I’ve barely scratched the surface of all that Silver Linings Playbook offers, because I want you to discover much of it yourself. There are bits at an Eagles game, a heartbreaking montage set to Zeppelin’s “What Is and What Should Never Be,” a dance contest not much different from the big finale in Little Miss Sunshine, and lots of running in trash bags. It all zings about in Pat’s neurotic and obsessive state of being, and I was never sure what exactly was going to happen next. By the end, there’s a big conflict and resolution that other films throw together without earning it. This film earns its ending, and everything that happens is a direct result of Pat’s strained healing. I’ve never felt so rewarded by a character’s progress.

Cooper and Lawrence, both show-stoppers and eventual Oscar nominees, are perfect for this film. I can think of better actors, but not in these roles, which are owned from top to bottom by Cooper and Lawrence. They truly inhabit their characters and make them special.
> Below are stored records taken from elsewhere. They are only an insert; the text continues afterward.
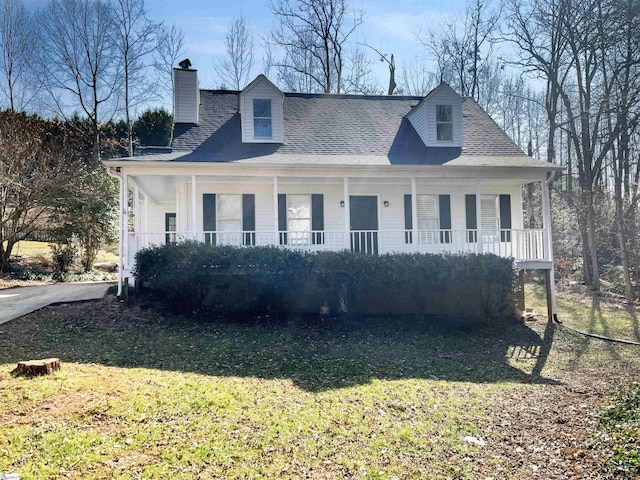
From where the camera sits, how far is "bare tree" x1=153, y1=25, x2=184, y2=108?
2355cm

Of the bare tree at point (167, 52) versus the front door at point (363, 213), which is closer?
the front door at point (363, 213)

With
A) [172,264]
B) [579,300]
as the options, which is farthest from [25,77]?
[579,300]

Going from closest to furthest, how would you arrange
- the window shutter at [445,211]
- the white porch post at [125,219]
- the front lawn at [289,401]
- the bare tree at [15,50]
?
the front lawn at [289,401]
the white porch post at [125,219]
the window shutter at [445,211]
the bare tree at [15,50]

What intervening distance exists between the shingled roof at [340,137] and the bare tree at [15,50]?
12257mm

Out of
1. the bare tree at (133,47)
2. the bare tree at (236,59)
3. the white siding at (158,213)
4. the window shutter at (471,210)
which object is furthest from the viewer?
the bare tree at (236,59)

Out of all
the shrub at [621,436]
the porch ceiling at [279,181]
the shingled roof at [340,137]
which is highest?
the shingled roof at [340,137]

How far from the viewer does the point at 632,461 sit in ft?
12.6

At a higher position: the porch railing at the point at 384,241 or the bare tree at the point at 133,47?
the bare tree at the point at 133,47

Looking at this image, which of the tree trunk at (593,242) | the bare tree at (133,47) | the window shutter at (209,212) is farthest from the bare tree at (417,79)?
the window shutter at (209,212)

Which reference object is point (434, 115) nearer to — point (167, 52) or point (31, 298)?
point (31, 298)

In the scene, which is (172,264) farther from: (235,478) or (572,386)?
(572,386)

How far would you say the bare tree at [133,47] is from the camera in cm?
2236

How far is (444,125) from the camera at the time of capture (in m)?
13.1

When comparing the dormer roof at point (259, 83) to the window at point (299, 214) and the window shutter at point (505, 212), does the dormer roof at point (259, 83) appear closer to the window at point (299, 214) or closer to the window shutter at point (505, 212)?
the window at point (299, 214)
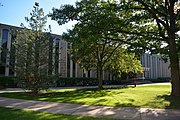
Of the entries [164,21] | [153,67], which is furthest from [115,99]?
[153,67]

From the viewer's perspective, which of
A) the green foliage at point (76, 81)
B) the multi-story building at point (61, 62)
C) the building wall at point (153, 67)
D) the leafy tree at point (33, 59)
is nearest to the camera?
the leafy tree at point (33, 59)

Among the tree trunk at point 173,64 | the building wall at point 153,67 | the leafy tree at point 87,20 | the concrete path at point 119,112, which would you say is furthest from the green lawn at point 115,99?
the building wall at point 153,67

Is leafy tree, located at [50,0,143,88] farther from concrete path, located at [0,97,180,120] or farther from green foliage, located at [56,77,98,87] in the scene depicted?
green foliage, located at [56,77,98,87]

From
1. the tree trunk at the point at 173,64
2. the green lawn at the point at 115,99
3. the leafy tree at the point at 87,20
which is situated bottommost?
the green lawn at the point at 115,99

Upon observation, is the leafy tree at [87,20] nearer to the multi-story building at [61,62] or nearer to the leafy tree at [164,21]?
the leafy tree at [164,21]

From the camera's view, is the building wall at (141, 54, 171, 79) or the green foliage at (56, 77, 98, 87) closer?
the green foliage at (56, 77, 98, 87)

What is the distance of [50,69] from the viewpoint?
1869 centimetres

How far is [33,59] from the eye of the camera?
697 inches

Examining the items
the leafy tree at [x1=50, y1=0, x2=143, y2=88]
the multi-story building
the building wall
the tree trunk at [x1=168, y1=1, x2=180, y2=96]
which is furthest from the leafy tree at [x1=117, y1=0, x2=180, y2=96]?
the building wall

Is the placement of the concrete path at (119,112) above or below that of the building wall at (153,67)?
below

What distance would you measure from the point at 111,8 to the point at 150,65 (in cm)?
6124

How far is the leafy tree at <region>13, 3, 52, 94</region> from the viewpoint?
695 inches

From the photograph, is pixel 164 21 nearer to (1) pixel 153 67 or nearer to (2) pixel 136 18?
(2) pixel 136 18

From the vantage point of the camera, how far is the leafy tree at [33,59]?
57.9 ft
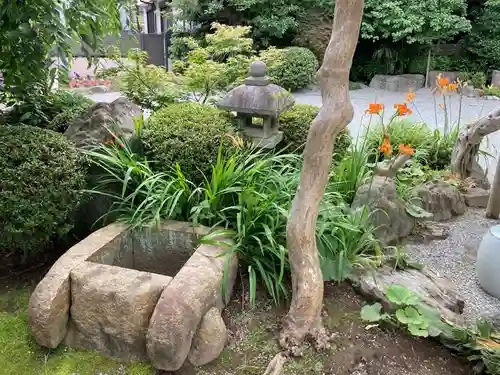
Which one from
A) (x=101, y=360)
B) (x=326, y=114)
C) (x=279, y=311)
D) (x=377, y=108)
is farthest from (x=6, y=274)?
(x=377, y=108)

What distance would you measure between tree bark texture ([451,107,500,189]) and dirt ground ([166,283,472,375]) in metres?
2.20

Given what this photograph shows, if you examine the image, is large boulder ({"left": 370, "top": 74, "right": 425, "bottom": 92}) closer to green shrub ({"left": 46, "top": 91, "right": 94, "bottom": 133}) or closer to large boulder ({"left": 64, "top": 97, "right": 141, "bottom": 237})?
green shrub ({"left": 46, "top": 91, "right": 94, "bottom": 133})

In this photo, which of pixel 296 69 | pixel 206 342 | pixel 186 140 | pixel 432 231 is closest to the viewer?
pixel 206 342

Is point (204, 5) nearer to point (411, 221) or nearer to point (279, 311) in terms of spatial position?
point (411, 221)

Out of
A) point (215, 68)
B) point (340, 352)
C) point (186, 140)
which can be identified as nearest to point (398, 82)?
point (215, 68)

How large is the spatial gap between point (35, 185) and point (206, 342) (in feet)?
4.01

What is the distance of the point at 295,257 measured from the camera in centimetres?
217

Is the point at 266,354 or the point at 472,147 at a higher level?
the point at 472,147

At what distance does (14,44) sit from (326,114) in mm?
2118

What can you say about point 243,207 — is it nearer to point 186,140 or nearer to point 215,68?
point 186,140

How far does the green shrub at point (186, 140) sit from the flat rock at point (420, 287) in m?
1.23

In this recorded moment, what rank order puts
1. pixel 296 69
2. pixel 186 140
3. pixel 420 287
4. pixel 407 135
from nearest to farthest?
pixel 420 287
pixel 186 140
pixel 407 135
pixel 296 69

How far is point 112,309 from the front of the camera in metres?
2.06

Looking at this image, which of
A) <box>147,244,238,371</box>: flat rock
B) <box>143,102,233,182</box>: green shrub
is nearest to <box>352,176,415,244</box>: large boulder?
<box>143,102,233,182</box>: green shrub
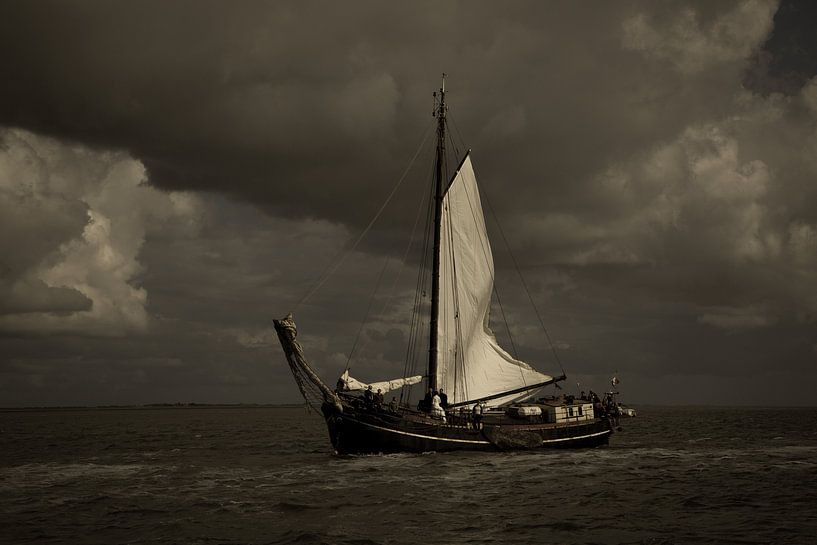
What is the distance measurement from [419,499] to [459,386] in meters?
23.3

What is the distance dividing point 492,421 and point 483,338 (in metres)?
6.66

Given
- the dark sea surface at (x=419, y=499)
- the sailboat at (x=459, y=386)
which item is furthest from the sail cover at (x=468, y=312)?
the dark sea surface at (x=419, y=499)

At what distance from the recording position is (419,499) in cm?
3134

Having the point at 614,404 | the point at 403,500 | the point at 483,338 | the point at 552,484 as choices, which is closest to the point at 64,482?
the point at 403,500

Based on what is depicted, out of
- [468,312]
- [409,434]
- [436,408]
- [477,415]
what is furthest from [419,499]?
[468,312]

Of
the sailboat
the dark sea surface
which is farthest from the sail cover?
the dark sea surface

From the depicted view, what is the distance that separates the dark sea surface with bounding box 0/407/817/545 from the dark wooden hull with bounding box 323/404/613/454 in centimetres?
121

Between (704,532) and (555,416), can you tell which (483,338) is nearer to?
(555,416)

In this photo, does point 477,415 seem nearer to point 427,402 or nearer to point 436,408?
point 436,408

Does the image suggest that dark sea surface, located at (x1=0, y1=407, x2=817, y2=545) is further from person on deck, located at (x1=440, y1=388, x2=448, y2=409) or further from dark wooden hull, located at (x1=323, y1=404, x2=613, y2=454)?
person on deck, located at (x1=440, y1=388, x2=448, y2=409)

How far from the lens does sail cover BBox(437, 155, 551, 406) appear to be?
54062 mm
There are many other great performances: De Niro and Weaver as the befuddled parents, John Ortiz as the best friend, Shea Whigham (Sheriff Eli on Boardwalk Empire) as Pat’s brother, and Chris Tucker playing a fellow mental patient who repeatedly escapes his facility to lovingly check in on Pat and his progress.

After the marvelous Three Kings, David O. Russell had some career hiccups to get to this point. I mean, have you seen I Heart Huckabees, or have you seen the set videos of his flip-outs? Here, though, he has careful control of his material and guides it through its zany points with pristine control. I find myself deeply interested in his next project.

 I can’t speak highly enough for Silver Linings Playbook. It’s funny, it’s sad, it’s neurotic and zany. Mostly, though, it is kind. It takes two people and puts them together to let us watch their collaboration. The camera looks on them with love and appreciation, which in turn frames our perceptions of them as well. I left the theater genuinely happy for them, and excited that a film would make me feel that way.